Kevin Coughlin, Evanston

Why doesn’t Joe Biden act like Abraham Lincoln did when he abolished slavery via the Emancipation Proclamation, and get rid of assault weapons, fix immigration, provide Medicare for All and get rid of the Electoral College while he’s at it?

After all, Lincoln abolished slavery all on his own, didn’t he? Not really. Neither the Emancipation Proclamation nor Juneteenth got rid of slavery. Lincoln’s executive order only applied to slaves in territory controlled by the Confederacy in late 1862, and could have been overridden by a future president via executive order.

What ended slavery was the 13th Amendment, ratified six months after Juneteenth. The Constitution is very difficult to change. It was only after the Civil War was close to being won that this amendment was even feasible. Even then, the House of Representatives met the requirement by two votes. Many of the ratifying states had been part of the Confederacy.

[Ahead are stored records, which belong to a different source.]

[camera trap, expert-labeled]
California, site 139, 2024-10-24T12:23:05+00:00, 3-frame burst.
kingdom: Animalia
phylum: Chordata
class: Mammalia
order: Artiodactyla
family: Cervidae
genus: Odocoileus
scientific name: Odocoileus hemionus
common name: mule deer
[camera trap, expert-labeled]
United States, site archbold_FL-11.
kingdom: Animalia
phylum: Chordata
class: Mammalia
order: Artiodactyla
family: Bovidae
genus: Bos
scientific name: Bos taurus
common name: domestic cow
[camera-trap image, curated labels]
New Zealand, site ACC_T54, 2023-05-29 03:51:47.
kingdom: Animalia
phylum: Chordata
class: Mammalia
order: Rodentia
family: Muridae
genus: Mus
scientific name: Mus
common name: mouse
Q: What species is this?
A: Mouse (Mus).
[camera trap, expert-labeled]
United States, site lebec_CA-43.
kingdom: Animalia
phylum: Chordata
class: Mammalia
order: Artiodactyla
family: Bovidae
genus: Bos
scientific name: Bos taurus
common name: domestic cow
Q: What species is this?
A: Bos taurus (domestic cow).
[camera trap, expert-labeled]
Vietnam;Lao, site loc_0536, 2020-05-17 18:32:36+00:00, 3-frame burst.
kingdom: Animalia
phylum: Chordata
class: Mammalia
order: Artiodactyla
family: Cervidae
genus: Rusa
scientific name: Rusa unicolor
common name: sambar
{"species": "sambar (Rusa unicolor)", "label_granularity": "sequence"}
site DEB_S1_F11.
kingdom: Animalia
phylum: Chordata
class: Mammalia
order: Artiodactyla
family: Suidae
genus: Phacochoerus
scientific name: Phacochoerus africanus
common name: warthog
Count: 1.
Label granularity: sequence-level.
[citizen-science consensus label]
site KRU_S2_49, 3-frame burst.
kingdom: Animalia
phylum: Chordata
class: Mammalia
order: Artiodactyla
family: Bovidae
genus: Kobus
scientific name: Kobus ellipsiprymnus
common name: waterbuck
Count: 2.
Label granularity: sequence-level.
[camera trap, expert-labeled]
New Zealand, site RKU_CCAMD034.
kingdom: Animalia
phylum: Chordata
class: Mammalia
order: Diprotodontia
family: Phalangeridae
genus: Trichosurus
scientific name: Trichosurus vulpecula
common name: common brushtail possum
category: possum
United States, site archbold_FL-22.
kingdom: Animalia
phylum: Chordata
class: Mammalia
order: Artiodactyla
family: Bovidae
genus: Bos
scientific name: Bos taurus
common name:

Let’s give Biden a break. The Democratic Party is barely in control of either chamber of Congress and can’t get many of its priorities through the Senate. Obamacare is still around only because of the filibuster.

Souring on Biden will increase the odds of his alternative occupying the White House again. Do we really want that? Let’s remember: Not even Lincoln was what Lincoln is thought to be.